Do not blame auditors alone for frauds: PwC

Davos: Asserting that good corporate governance is a collective responsibility, global consulting and auditing giant PwC has said auditors alone should not be blamed for corporate frauds. Two partners of PwC`s Indian member firm PriceWaterhouse have been accused of negligence in detecting the multi-million dollar accounting fraud at Satyam that was confessed by founder-chairman B Ramalinga Raju in January 2008. Ever since, auditors` role has come under greater public scrutiny.

"The corporate governance should not be confused with only the failure at auditor`s end," PricewaterhouseCoopers India Chairman Deepak Kapoor told PTI here at the sidelines of the World Economic Forum (WEF) annual meeting.

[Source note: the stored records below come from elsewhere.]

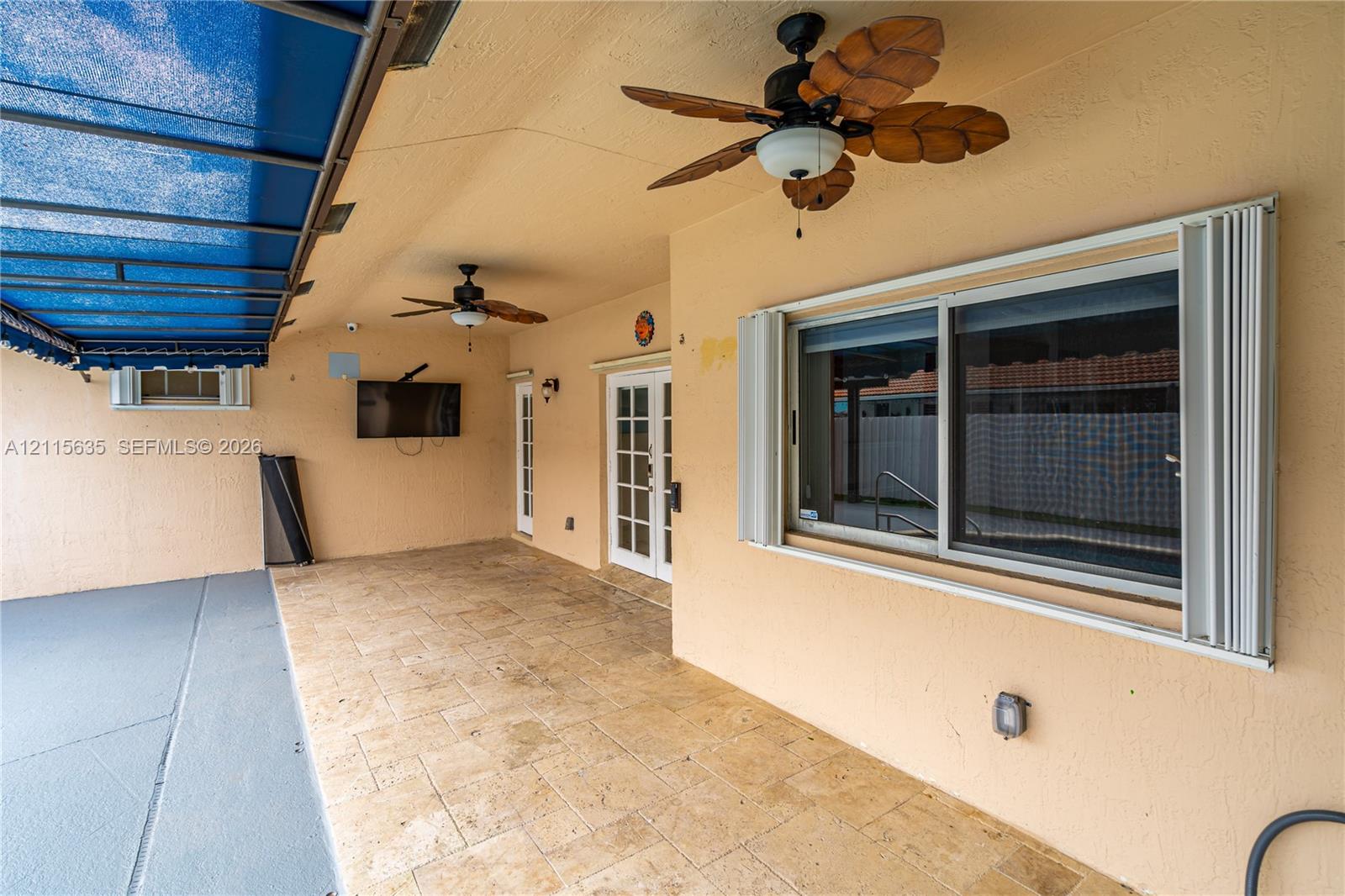 Covered patio featuring stone-tiled flooring, dual ceiling fans, a retractable blue canopy, and sliding glass entry doors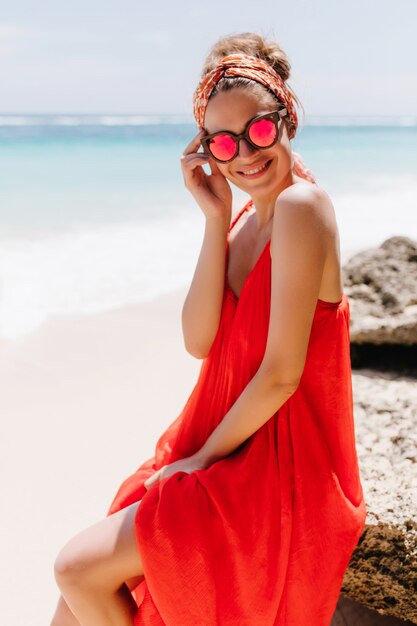 Prachtig gelooid meisje in zomerjurk poseren op het strand. Buiten schot van extatische lachende vrouw zittend op grote steen op het strand.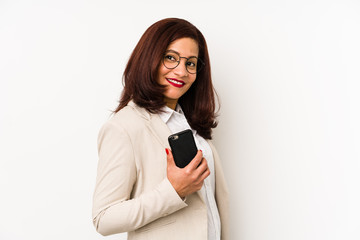 Fototapeta premium Middle age latin woman holding a mobile phone isolated looks aside smiling, cheerful and pleasant.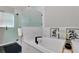 Bright white soaking tub with black fixtures, white marble tile surround, decor, and glass enclosed shower at 13910 Chalk Hill Pl, Riverview, FL 33579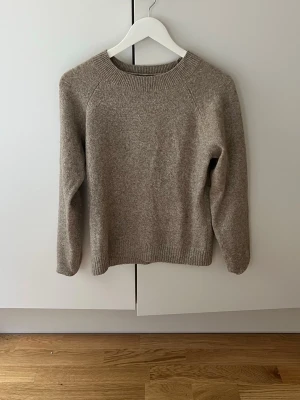 Beige stickad tröja i ullmix - Mysig beige stickad tröja med rund halsringning och långa ärmar. Tröjan har ribbade muddar vid ärmslut och nederkant, vilket ger en klassisk och enkel look. Perfekt för lager på lager under kyliga dagar.nopprig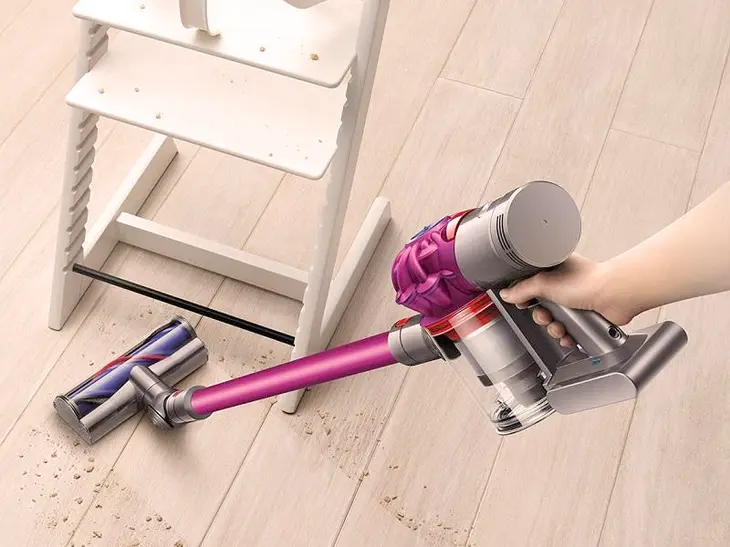 A close-up photo of a steam cleaner releasing steam to sanitize indoor surfaces, emphasizing its natural and chemical-free cleaning method.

He said there are at least four pillars to the story of corporate governance. "First, there is management and the promoters, there are independent directors, then there are internal auditors and then come the outside auditors.

"The management would have to first follow good corporate practices, then independent directors would have to be independent in the essence and it needs to be made sure that internal auditors do not report to the management or promoters, but to an audit committee," he said. Kapoor said it was more about the ethics and value system that a company or a corporate group maintains.

Satyam Computer Services, now Mahindra Satyam, has filed a suit in a Hyderabad court against its former Board of Directors, certain employees and the company`s audit firm PwC seeking damages for allegedly perpetrating fraud. Mahindra Satyam Chairman Vineet Nayyar, who was also here at the forum, said it is high time for the former auditors, management and owners to pay up for their past misdeeds.

PwC too has filed a suit against former chairman of Satyam B Ramalinga Raju and others claiming damages of Rs 100 crore for "deliberately" concealing key information that led to the accounting fraud.